**Passage provided:**
::::
Thanksgiving Tips For Pet Owners From Best Friends Animal Society

Here are safety tips from Best Friends Animal Society:

"Too much rich, fatty food, or simply new, unfamiliar foods can upset a pet’s stomach--and even cause pancreatitis, which can be life-threatening—so owners should go easy on the tidbits. Poultry or ham bones can break up or splinter in a pet’s stomach and be deadly, so dogs and cats should never be allowed to gnaw on them, and bones should go outside to the trash immediately. Other food-flavored items like plastic wrap, string, mesh or the pop-up timer can smell tempting to curious pets, but can injure their stomachs if stolen and ingested. 

Chocolate, especially that used for baking, is toxic for dogs, so it should be kept out of reach. Other common food items that can be poisonous to dogs include onions, raisins and grapes, so avoid sharing these.

It’s a good idea to review these rules with any guests as well, since well-meaning holiday visitors might not know the potential harm caused by slipping treats to the pets under the table. If pet owners want to make the holiday special for their four-footed family members, they should plan ahead and have safe, delicious dog and cat treats on hand, like canned pet food or a tasty pet treats or fun toy. There are also many great recipes online for homemade dog and cat treats that are fun to make and extra special for our pets. 

A final note to consider is that many common decorative plants and flowers can be toxic for curious cats and dogs, so before buying plants or creating the centerpiece, it’s wise to check to ensure that you’re not using anything that could poison your pets. According to the AVMA, some plant hazards include amaryllis, baby’s breath, sweet William, some ferns, hydrangeas and others."
::::
**Material shown:**

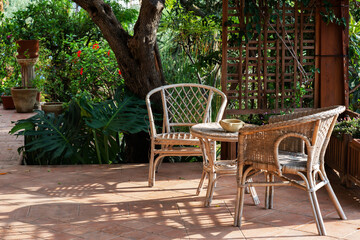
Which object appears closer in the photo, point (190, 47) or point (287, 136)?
point (287, 136)

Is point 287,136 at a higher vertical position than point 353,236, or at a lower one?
higher

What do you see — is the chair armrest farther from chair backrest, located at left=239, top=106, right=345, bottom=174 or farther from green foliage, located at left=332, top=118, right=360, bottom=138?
green foliage, located at left=332, top=118, right=360, bottom=138

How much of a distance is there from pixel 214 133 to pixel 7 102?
7258 mm

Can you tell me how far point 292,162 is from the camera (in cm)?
336

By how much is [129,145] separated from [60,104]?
7.59 ft

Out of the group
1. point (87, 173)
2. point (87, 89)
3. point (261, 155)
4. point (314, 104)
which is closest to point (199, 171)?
point (87, 173)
::::
**Exercise description:**
In the Thanksgiving pet safety tips, what should be done with poultry or ham bones?

**Solution to this problem:**
They should go outside to the trash immediately.